Rosa Villa explains how New graphene implants can help to better understand the brain
A graphene implant that detects brain activity at extremely low frequencies could improve the technology of the electrodes to analyze the state of our brain, has been developed by researchers from several research institutes of the CSIC in Catalonia and the CIBER-BBN.
Last First of February , Rosa Villa, Scientific Director of NANBIOSIS U8 Micro – Nano Technology Unit was interviewed in Ágora, a program of Scientific Dissemination of Radio Aragón. Dr. Villa, researcher of the Biomedical Applications Group of the Institute of Microelectronics of Barcelona and CIBER in Bioengineering, Biomaterials and Nanomedicine, explains the relevance of the research carried out, together with several institutes of the CSIC in Catalonia, on the application of new materials to the study of brain activity.

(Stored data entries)
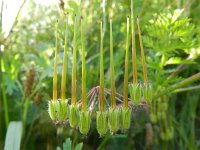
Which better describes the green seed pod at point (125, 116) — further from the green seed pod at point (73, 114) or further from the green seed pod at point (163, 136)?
the green seed pod at point (163, 136)

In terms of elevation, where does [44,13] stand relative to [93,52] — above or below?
above

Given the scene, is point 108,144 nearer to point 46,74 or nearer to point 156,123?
point 156,123

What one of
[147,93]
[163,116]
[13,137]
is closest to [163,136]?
[163,116]

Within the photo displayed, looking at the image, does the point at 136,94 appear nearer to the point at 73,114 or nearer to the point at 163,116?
the point at 73,114

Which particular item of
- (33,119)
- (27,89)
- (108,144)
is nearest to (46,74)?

## Activity list
1 – In the graphene implant article, on which radio program was Rosa Villa interviewed?
2 – Print the graphene implant article from "Rosa Villa explains" up to and including "of brain activity.".

## Responses to the exercise
1 – She was interviewed on Ágora, a scientific dissemination program of Radio Aragón.

2 –
Rosa Villa explains how New graphene implants can help to better understand the brain
A graphene implant that detects brain activity at extremely low frequencies could improve the technology of the electrodes to analyze the state of our brain, has been developed by researchers from several research institutes of the CSIC in Catalonia and the CIBER-BBN.
Last First of February , Rosa Villa, Scientific Director of NANBIOSIS U8 Micro – Nano Technology Unit was interviewed in Ágora, a program of Scientific Dissemination of Radio Aragón. Dr. Villa, researcher of the Biomedical Applications Group of the Institute of Microelectronics of Barcelona and CIBER in Bioengineering, Biomaterials and Nanomedicine, explains the relevance of the research carried out, together with several institutes of the CSIC in Catalonia, on the application of new materials to the study of brain activity.